With buses coming in from churches and church schools from several provinces, a crowd of several thousand people was mobilized. The Evangelical politicians who are running for office as independents or trying to put a new party on the ballot emphasized that it really wasn’t a march against anybody or anything — something belied by the signs and banners that people were carrying. The Catholic hierarchy just limited it to a restatement of church doctrine that marriage is about a man and a woman. Some of the Catholics expressed disappointment with President Varela, who is also Catholic, for his position that people of the LGBT communities have rights that the government ought to respect. The march was less well attended than the same coalition’s prior events.

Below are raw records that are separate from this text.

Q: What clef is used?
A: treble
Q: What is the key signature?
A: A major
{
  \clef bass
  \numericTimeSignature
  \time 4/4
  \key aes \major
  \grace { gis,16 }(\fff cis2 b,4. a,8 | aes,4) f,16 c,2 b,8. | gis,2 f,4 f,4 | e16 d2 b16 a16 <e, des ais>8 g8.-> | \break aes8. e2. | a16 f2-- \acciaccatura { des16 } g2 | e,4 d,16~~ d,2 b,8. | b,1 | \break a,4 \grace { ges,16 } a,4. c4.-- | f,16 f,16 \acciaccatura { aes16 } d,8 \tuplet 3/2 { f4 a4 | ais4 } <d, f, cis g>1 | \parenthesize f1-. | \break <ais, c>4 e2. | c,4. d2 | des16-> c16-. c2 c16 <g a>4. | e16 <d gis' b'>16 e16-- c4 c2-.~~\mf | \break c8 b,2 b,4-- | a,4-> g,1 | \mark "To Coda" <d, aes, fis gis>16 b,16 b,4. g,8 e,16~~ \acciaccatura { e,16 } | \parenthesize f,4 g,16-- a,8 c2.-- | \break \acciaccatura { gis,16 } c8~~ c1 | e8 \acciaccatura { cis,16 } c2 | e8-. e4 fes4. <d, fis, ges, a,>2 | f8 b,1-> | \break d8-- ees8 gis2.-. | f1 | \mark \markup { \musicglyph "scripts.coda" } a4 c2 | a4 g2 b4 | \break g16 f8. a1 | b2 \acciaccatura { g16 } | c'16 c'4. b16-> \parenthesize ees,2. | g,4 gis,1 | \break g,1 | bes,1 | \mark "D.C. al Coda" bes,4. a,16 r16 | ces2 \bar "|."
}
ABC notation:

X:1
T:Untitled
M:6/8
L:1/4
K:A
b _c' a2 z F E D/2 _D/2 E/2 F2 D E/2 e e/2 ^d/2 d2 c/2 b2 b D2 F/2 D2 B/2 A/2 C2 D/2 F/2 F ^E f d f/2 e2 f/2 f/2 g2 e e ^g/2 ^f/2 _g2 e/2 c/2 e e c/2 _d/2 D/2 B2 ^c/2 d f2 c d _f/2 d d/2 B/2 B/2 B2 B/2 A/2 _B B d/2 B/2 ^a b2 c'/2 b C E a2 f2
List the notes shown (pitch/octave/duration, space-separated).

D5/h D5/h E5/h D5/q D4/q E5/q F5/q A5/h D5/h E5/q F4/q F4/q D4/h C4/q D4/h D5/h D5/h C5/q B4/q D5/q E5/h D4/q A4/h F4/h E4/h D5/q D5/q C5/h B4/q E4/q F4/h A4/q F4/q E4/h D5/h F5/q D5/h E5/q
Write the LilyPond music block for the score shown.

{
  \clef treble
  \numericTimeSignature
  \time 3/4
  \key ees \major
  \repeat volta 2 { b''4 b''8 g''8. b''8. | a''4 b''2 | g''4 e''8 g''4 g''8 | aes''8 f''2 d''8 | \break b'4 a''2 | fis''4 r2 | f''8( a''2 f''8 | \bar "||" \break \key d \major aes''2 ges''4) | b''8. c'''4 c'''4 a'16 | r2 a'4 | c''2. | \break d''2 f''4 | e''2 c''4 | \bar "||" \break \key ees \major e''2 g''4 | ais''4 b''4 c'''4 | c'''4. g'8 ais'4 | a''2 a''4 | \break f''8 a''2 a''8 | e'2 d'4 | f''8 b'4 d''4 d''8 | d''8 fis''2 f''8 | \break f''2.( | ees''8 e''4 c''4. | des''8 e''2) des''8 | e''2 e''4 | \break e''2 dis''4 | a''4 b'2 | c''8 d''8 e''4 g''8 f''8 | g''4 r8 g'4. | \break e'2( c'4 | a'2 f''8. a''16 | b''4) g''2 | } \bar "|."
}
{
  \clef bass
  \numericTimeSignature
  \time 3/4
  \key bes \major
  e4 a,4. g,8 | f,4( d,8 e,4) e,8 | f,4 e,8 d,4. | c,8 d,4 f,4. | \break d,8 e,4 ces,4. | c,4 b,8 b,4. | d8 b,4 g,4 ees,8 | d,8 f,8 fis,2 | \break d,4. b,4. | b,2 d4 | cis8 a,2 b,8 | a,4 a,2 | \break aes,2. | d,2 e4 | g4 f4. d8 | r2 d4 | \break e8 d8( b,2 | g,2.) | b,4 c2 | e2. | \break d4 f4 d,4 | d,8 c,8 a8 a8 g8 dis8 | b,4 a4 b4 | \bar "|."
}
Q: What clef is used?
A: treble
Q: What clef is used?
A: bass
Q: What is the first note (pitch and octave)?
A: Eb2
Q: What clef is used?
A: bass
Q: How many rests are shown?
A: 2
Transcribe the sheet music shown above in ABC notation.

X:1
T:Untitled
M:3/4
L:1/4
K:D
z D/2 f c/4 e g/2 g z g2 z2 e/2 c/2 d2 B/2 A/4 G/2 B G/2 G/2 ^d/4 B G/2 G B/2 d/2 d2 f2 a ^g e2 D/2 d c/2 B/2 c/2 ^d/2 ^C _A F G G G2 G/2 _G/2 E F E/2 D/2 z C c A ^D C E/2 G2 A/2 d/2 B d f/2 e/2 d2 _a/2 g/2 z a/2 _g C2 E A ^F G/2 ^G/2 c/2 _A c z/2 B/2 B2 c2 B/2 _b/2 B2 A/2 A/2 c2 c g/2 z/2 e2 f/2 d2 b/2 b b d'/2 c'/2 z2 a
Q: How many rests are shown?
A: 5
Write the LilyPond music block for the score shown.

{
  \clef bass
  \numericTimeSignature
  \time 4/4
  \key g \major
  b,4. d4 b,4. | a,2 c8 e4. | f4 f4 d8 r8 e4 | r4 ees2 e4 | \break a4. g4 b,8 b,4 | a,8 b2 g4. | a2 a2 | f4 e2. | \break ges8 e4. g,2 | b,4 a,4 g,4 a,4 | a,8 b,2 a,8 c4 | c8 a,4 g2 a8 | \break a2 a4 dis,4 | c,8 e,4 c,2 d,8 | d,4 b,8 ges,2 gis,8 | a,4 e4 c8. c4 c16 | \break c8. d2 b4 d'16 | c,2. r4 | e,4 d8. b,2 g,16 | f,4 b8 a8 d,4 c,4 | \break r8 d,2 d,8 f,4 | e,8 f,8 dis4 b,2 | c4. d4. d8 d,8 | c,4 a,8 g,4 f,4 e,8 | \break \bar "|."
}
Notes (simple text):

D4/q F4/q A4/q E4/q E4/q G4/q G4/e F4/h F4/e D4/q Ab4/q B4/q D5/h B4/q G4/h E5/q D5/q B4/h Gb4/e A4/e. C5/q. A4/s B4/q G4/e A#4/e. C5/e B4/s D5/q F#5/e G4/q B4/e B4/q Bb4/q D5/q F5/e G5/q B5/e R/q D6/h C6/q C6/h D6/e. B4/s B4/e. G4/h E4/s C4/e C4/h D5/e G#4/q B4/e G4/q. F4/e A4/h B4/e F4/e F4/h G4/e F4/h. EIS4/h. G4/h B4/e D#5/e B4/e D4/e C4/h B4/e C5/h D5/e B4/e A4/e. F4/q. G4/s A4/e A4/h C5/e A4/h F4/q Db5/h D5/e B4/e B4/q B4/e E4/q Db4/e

Meanwhile, the balance of public commentary was shifting against the religious groups. The anti-gay rhetoric was as strident as ever, but there was less of it and there was more criticism of it than in the past. Much of the criticism of the protesters’ position was also quite strident. This march still outnumbered last year’s Pride march — which was held on a rainy day — but not by all that much. The high court will make its decision and the issue will not end with that, but at a glance it seems that Panamanians are less polarized and emotional about it.

LGBT
                           One of the gay rights movement’s more positive counterpoints to the march.